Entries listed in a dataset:
☆ ☆ ☆

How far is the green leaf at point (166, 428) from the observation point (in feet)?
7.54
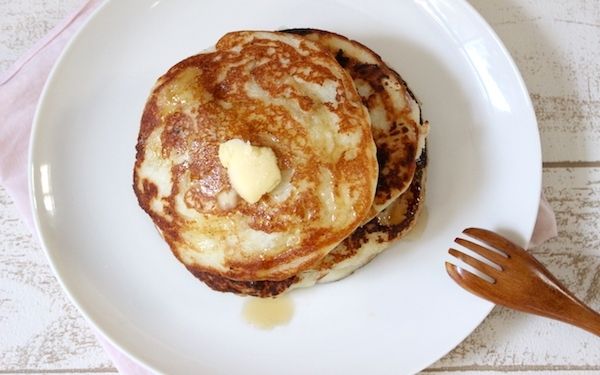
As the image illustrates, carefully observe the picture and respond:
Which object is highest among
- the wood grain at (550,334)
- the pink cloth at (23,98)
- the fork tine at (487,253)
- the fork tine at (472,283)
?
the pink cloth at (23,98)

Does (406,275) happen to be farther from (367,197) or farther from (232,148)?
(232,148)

☆ ☆ ☆

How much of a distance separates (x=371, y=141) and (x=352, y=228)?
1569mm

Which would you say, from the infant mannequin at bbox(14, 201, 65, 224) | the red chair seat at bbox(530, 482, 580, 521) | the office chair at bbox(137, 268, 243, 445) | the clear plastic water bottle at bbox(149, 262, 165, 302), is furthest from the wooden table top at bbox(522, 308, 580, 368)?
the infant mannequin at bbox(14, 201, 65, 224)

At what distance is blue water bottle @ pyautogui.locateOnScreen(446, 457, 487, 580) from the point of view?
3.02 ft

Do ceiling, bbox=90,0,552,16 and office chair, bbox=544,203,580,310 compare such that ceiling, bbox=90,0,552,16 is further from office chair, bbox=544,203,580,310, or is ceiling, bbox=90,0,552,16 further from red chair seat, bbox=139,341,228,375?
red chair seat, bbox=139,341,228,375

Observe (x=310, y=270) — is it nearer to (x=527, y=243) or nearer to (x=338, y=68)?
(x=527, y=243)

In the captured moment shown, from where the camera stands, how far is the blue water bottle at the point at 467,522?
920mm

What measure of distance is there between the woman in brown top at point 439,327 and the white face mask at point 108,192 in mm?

☆ ☆ ☆

**PROBLEM TO WORK ON**
Copy the lines word for word, starting at the line that contains "At what distance" and ending after the line that contains "What measure of".

**SOLUTION**
At what distance is blue water bottle @ pyautogui.locateOnScreen(446, 457, 487, 580) from the point of view?
3.02 ft

Do ceiling, bbox=90,0,552,16 and office chair, bbox=544,203,580,310 compare such that ceiling, bbox=90,0,552,16 is further from office chair, bbox=544,203,580,310, or is ceiling, bbox=90,0,552,16 further from red chair seat, bbox=139,341,228,375?
red chair seat, bbox=139,341,228,375

Observe (x=310, y=270) — is it nearer to (x=527, y=243) or nearer to (x=338, y=68)?
(x=527, y=243)

In the captured moment shown, from where the camera stands, how far is the blue water bottle at the point at 467,522?
920mm

What measure of distance is there between the woman in brown top at point 439,327 and the white face mask at point 108,192 in mm?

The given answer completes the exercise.